Podobnie dzieje się w drugiej odsłonie materiału – z tym, że tym razem producent proponuje swoją wizję elektronicznego dubu („Radial Heart” zaśpiewany w manierze Marka Stewarta), wracając jednak na finał znów do kojących brzmień o przestrzennym tonie („Black Smoke” i „Bittersweet Baby”). Wszystko to brzmi zdecydowanie retro – jakby powstało co najmniej dwie dekady temu, kiedy modne były wczesne dokonania The Orb lub artystów z klubu i wytworni Planet Dog.

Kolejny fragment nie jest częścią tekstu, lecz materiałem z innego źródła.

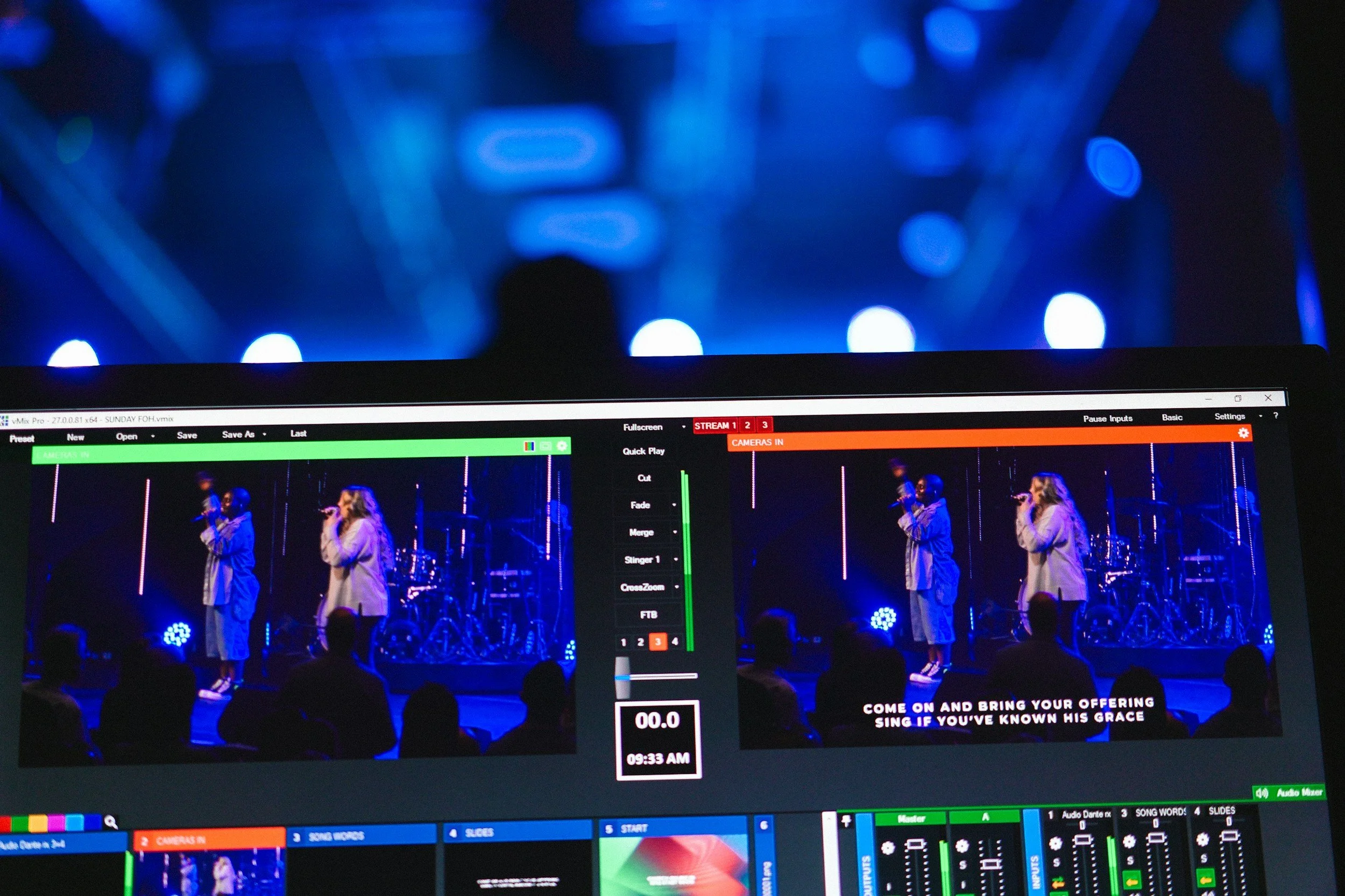A computer screen displaying a live video feed of a singer and a backup vocalist performing on stage, with stage lights and musical instruments in the background, and lyrics at the bottom reading 'Come on and bring your offering, sing if you've known His grace'.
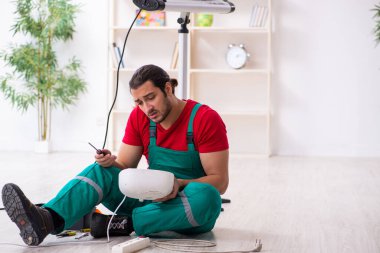 Genç erkek müteahhit içeride fan ısıtıcıyı tamir ediyor.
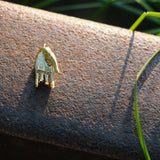 Varada mudra pendant resting on rail track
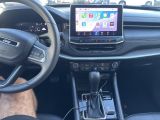 the interior of a car with a steering wheel, dashboard, and a touch screen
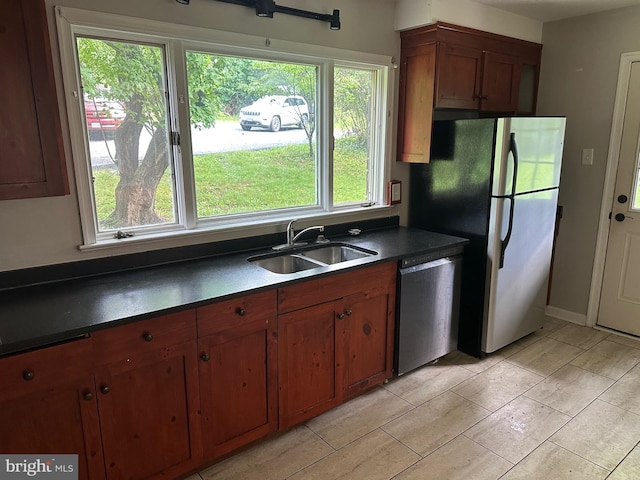 769 S Water St, Woodstock, VA 22664 - kitchen with appliances with stainless steel finishes, dark countertops, and brown cabinets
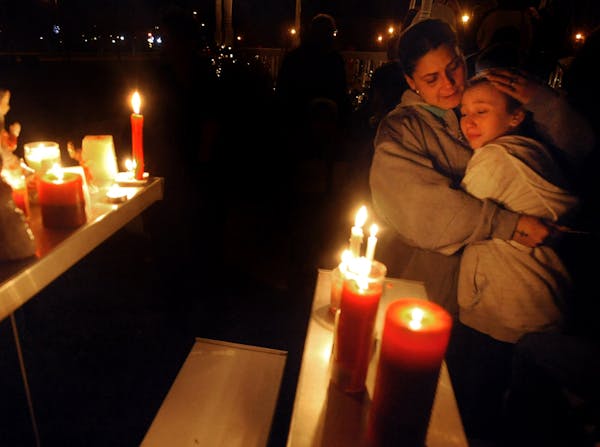 A candlelight vigil in Enfield, Conn., for school shooting victims in Newtown as residents in Enfield, 70 miles away.f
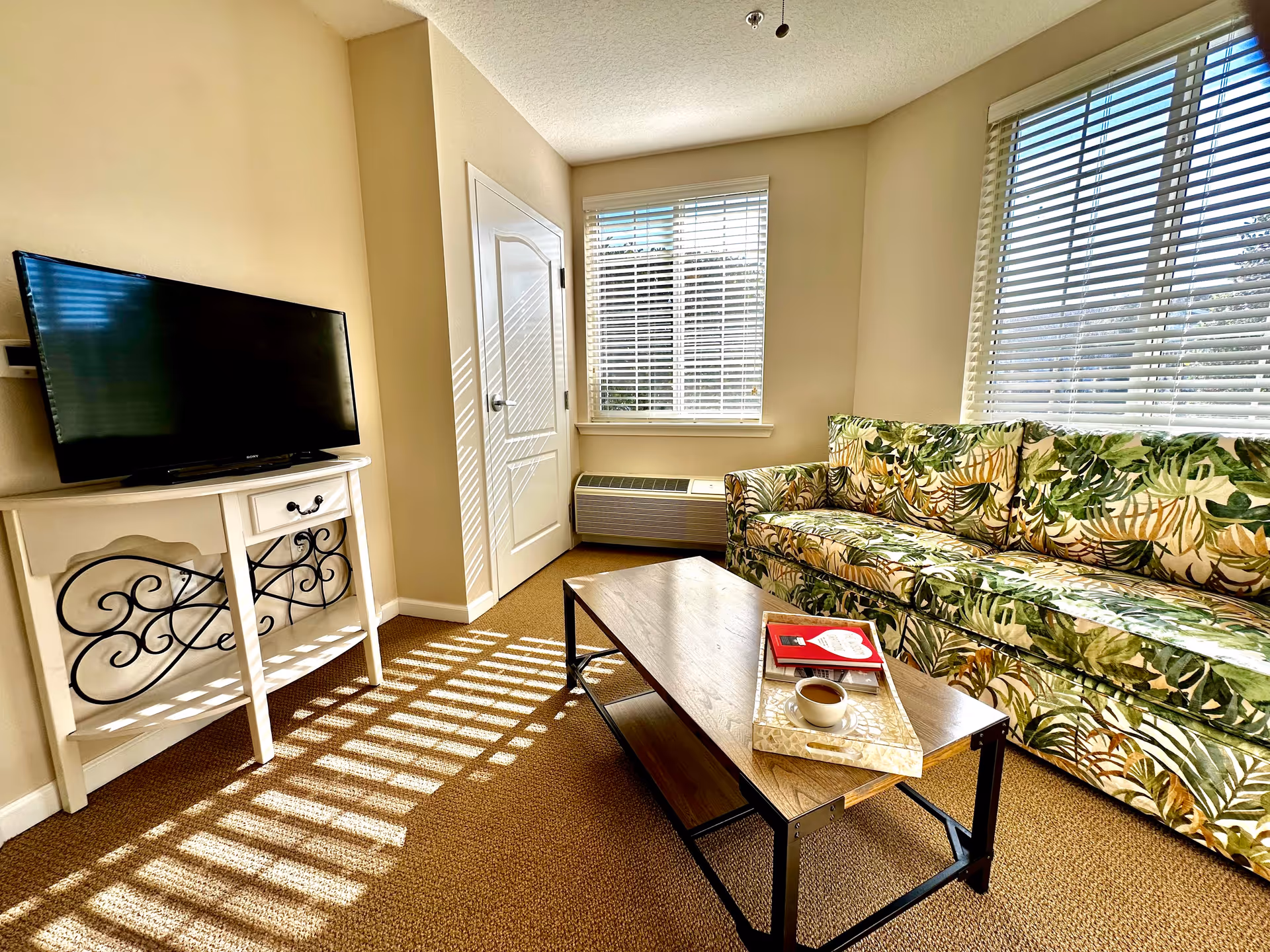A bright living room with beige walls and carpet, featuring a floral patterned sofa with green and brown leaves, a wooden coffee table with a tray holding a cup of coffee and a book, a white TV stand with decorative black metal scrollwork, and a flat-screen TV. Two windows with white blinds allow sunlight to cast striped shadows on the floor and furniture.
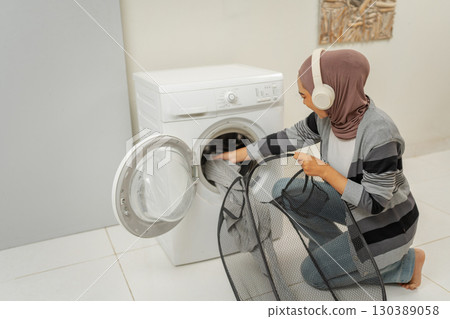 Handling Laundry with Care A Woman Operating the Washing Machine Efficiently 130389058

Słucha się tego przyjemnie – mając jednak świadomość, że Random lokuje się z „Man Dog” z dala od obecnych trendów współczesnej elektroniki. To zaskakujące – bo gdyby nagrał coś w stylu swych najwcześniejszych realizacji, pewnie zyskałby poklask obecnych fanów minimal wave i industrialnego techno. Tak się jednak nie stało – dlatego premierowe utwory artysty trafią raczej do dorosłych słuchaczy, którzy lubią mniej szorstką, a bardziej melodyjną i nastrojową muzykę.